§ CHALLENGE
Reproduce, word for word, the part of the entries that opens with the line containing "What span of" and continues through the end of the entries.

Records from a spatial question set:
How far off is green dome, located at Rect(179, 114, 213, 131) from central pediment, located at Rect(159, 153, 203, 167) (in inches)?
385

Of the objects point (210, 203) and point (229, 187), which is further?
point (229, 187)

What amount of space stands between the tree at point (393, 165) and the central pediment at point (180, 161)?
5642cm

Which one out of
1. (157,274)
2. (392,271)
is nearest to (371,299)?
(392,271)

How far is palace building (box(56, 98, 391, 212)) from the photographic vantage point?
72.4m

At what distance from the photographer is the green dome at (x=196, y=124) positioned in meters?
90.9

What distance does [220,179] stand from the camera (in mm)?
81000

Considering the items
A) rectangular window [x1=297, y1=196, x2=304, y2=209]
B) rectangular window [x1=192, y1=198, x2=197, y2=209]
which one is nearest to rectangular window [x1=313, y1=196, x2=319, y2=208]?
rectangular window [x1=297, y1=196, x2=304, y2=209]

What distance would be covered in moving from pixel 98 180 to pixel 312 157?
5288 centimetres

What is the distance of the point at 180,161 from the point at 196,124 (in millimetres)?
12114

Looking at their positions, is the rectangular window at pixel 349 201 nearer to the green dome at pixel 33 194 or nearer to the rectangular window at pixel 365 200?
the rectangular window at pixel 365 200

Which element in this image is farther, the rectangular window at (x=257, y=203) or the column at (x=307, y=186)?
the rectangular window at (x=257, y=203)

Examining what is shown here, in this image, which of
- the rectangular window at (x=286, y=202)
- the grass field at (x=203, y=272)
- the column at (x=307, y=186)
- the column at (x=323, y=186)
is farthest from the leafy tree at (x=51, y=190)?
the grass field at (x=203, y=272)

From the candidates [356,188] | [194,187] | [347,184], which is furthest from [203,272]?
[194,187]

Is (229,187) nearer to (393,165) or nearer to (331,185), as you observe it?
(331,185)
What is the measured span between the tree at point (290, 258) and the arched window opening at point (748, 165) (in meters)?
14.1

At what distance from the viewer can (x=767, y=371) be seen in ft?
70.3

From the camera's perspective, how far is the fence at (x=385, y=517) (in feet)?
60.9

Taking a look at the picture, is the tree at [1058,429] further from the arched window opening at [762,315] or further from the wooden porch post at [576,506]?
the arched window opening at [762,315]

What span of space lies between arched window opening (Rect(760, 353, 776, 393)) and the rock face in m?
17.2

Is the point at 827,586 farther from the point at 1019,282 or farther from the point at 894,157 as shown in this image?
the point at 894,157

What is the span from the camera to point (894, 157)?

§ EXPECTED OUTPUT
What span of space lies between arched window opening (Rect(760, 353, 776, 393)) and the rock face in m?
17.2

Is the point at 827,586 farther from the point at 1019,282 or farther from the point at 894,157 as shown in this image?
the point at 894,157

What is the span from the camera to point (894, 157)?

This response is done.